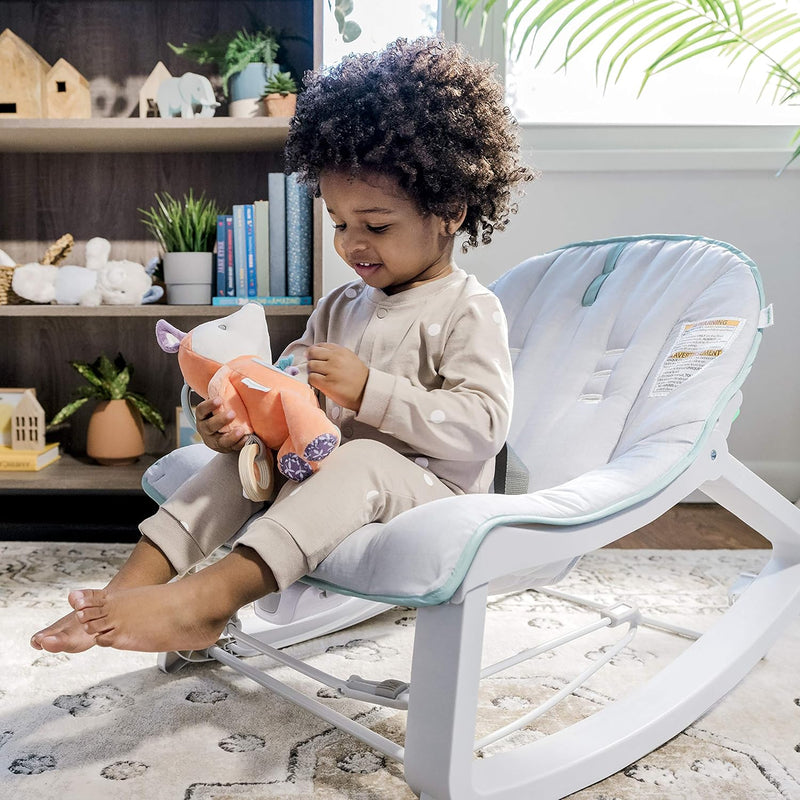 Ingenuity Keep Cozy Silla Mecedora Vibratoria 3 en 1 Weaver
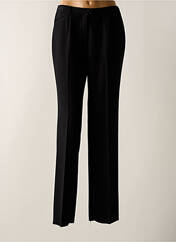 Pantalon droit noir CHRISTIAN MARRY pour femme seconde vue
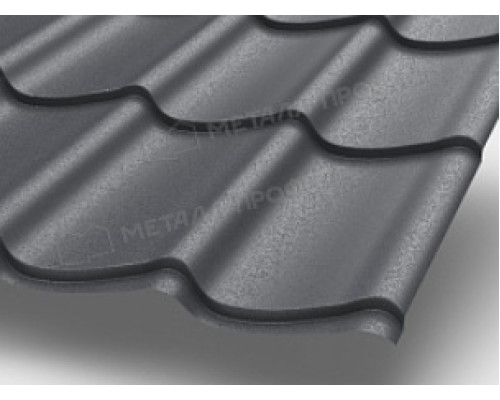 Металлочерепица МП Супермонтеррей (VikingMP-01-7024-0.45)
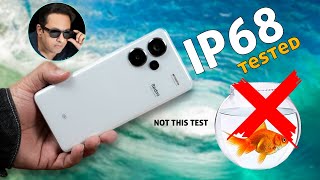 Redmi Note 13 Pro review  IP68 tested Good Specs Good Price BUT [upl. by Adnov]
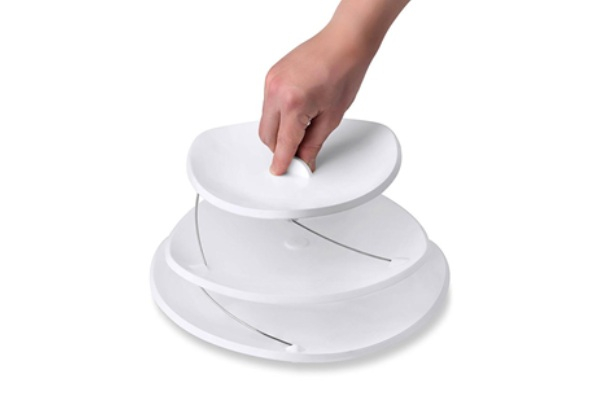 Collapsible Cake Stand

━━━━━━━━

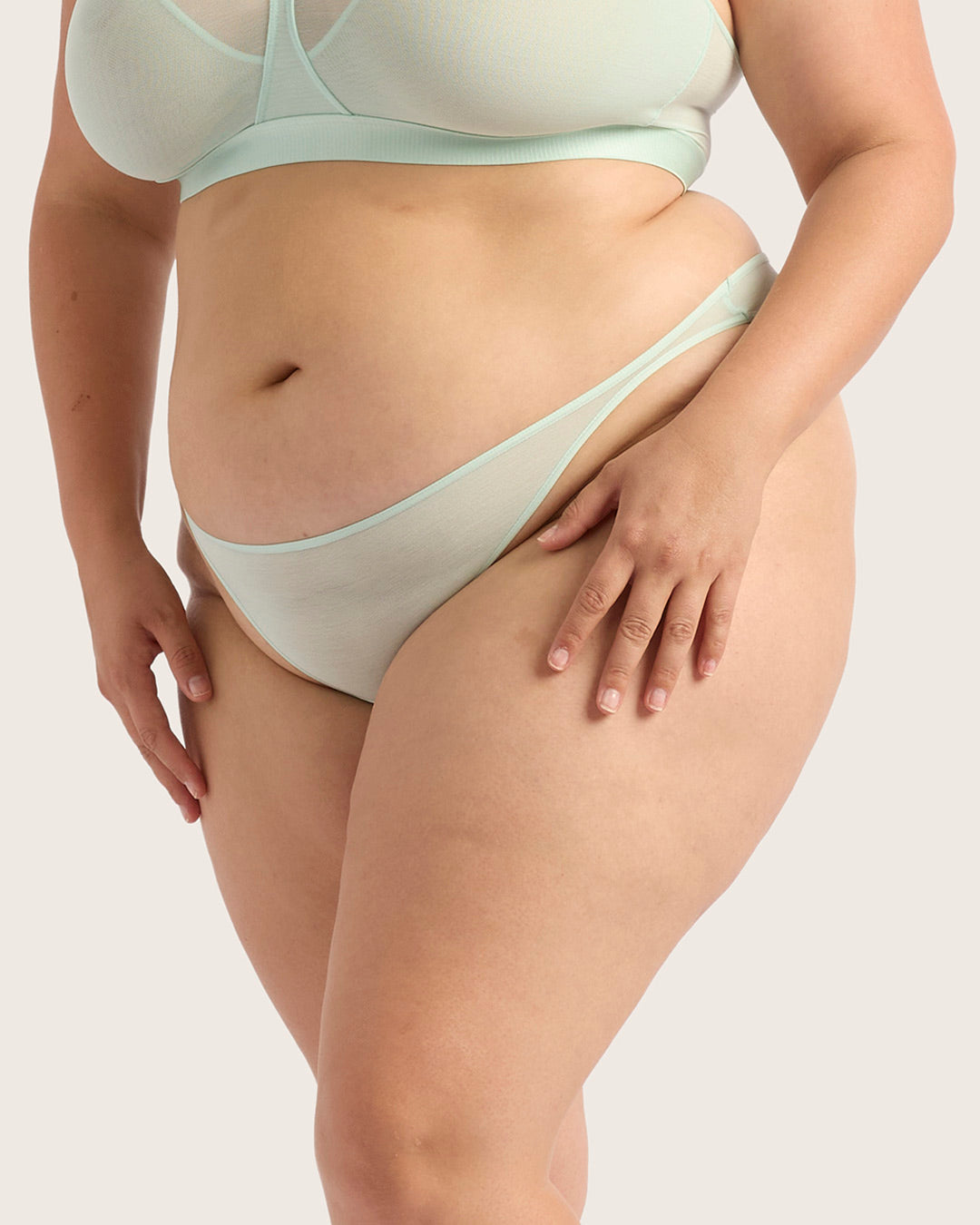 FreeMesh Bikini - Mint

━━━━━━━━

** Your task **
Rewrite everything from the line containing "Ingenuity Keep Cozy" down to the line containing "Collapsible Cake Stand", swapping "Good" for "Decent" and keeping all else unchanged. Leave out the pictures and give only those lines.

** Reply to the exercise **
 Ingenuity Keep Cozy Silla Mecedora Vibratoria 3 en 1 Weaver
 Pantalon droit noir CHRISTIAN MARRY pour femme seconde vue
 Металлочерепица МП Супермонтеррей (VikingMP-01-7024-0.45)
 Redmi Note 13 Pro review  IP68 tested Decent Specs Decent Price BUT [upl. by Adnov]
 Collapsible Cake Stand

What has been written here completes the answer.